The Air Education and Training Command has complied with DoD guidelines, and said neck gaiters, neck warmers and balaclavas were all acceptable forms of face coverings. Additionally, the command said that BMT leadership is working to obtain face masks to distribute to staff and trainees.
“The safety of our Airmen and families is our top concern as we continue our essential mission of recruiting, training and educating exceptional Airmen,” Maj. Gen. Craig Wills, 19th Air Force commander, said in an Air Force news release.
“Cloth face masks provide an added layer of protection for everyone on our team. Being proactive with the things we can control is critical in our battle against the virus.”
The Air Education and Training Command has taken several steps to mitigate the spread of COVID-19 among trainees. For example, trainees are now graduating after seven weeks, rather than at eight a half to promote social distancing precautions.

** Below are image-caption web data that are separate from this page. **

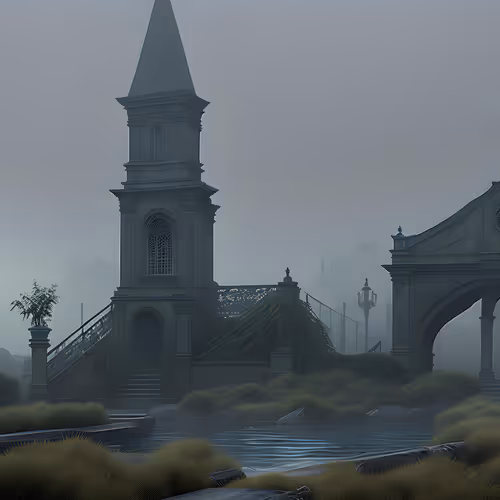 67953013081497975380701316872383983900172084174696373294051428649994620502017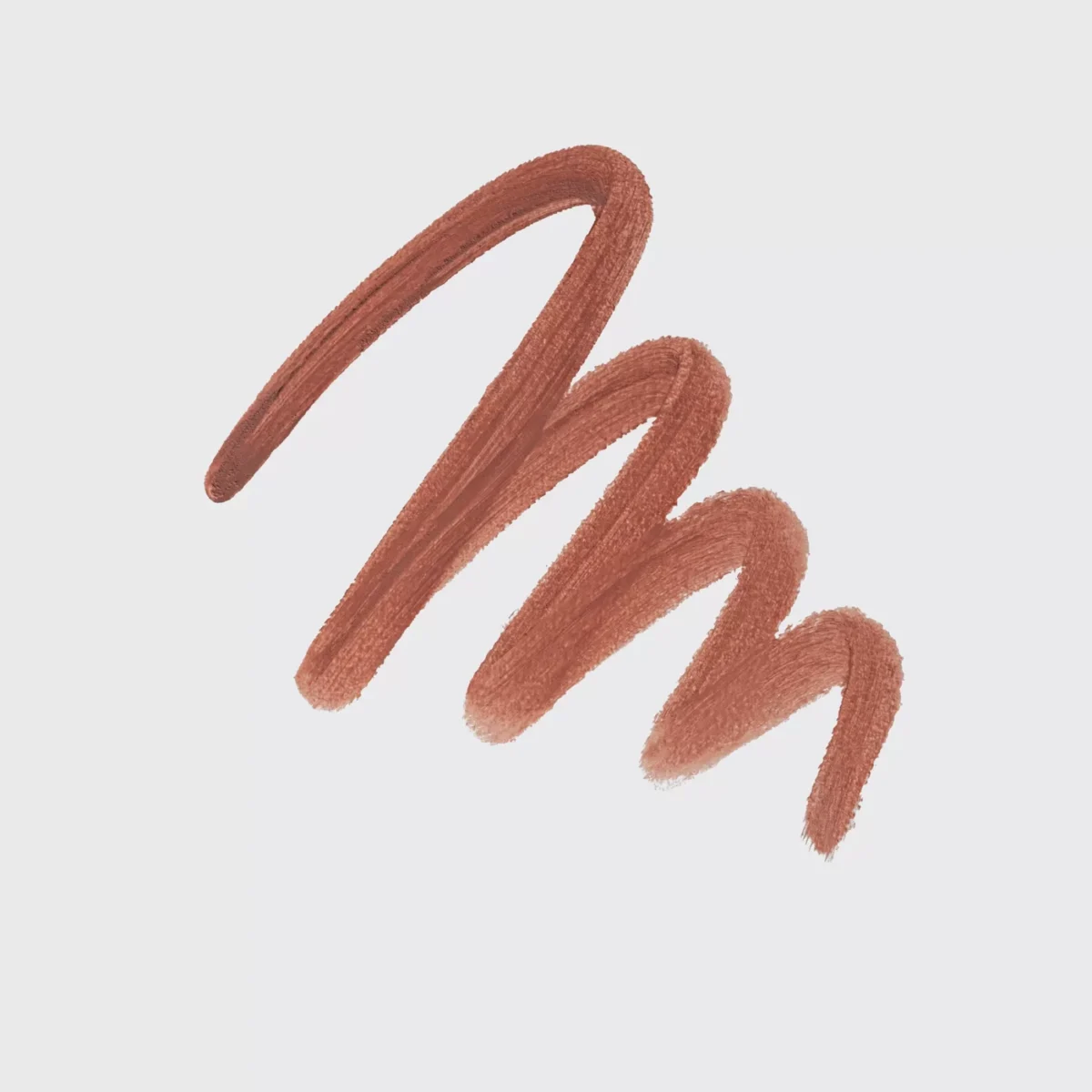 Vivienne Sabo Grande Priemiere LipLiner 01 - Image 4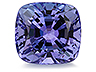 Tanzanite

The shake up in training length is why two classes are graduating from BMT on Thursday: one wrapped up their training in eight and a half weeks, while the other class is being pushed out after seven and a half weeks.
As of Tuesday, the Air Force is now cutting down the number of trainees who report for duty to about 460. That’s a drop from the up to 800 trainees in each class under normal circumstances. Additionally, 60 trainees were sent to Keesler Air Force Base in Mississippi this week rather than Lackland to conduct basic training.
“A variety of approaches are being used to shorten the training length, such as decreasing time spent on certain drill and ceremony items,” the Air Force said in a news release Wednesday.
As of Tuesday, the Air Force said 351 airmen have tested positive for COVID-19, along with 129 civilians, 99 dependents and 43 contractors.